What you need to do →
Restate the article on AI and machine learning from "How, why, and" to "just getting started.", swapping "transformative" for "disruptive".

Article →
How, why, and when AI & machine learning will transform organizations

Written by: Nick Patience, 451 Research Founder and Research Vice President – Software

AI – and machine learning in particular – is set to be the most transformative technology existing over the next decade, but it’s only just getting started. 

We have been covering AI and machine learning at 451 Research since we started the company in 2000. Back then, we were primarily focused on text analytics around use cases in government intelligence scenarios and, in the future, in the legal industry. We branched out from there as additional information types – such as audio speech, images and video – became viable data types from which machine learning can extract insights. To enhance our coverage of this vast and evolving space, we launched our inaugural survey on the topic: Voice of the Enterprise: AI & Machine Learning survey – Adoption, Drivers and Stakeholders 2018

Our new survey brings together use cases, business benefits, barriers to adoption and information about how who is influencing and ultimately deciding when, how and why to adopt machine learning. Given it is an omni-purpose technology, it is not surprising that use cases for machine learning are spread across all industry verticals and all layers of organizations. Practically everybody surveyed – 97% – believe AI will have an impact on society and 75% of this group think it will have a moderate to significant impact within the next two years. The question is how much impact and where will it be felt?

Dataset excerpts →

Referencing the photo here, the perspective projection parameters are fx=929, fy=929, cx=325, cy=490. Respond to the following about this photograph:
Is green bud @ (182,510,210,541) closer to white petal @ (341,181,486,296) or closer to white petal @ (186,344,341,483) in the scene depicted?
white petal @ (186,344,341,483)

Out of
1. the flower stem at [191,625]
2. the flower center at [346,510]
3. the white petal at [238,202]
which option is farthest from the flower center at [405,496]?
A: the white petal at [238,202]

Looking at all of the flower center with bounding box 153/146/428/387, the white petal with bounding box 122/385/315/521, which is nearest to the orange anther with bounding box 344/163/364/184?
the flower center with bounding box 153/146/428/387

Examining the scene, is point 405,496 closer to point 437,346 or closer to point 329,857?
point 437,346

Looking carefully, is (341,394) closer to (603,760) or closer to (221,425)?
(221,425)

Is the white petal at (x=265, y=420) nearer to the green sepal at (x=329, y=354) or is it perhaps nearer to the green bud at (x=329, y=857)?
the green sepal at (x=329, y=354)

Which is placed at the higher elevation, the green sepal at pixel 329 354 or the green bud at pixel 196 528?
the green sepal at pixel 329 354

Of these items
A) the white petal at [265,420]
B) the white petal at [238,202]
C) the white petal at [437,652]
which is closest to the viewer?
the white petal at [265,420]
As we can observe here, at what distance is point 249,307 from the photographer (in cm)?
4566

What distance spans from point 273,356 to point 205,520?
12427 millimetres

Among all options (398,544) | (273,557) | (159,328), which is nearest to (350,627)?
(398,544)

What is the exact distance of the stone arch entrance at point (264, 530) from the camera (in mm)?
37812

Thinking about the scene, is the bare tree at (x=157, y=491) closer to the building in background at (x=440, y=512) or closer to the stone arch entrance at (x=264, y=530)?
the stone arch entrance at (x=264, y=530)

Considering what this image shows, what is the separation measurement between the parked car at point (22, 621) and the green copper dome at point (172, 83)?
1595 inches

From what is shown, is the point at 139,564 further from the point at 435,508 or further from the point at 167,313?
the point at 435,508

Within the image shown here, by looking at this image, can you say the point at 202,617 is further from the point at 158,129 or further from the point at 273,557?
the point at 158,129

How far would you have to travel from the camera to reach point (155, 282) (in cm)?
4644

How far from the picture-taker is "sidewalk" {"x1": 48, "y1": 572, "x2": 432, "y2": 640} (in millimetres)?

Output →
How, why, and when AI & machine learning will transform organizations

Written by: Nick Patience, 451 Research Founder and Research Vice President – Software

AI – and machine learning in particular – is set to be the most disruptive technology existing over the next decade, but it’s only just getting started.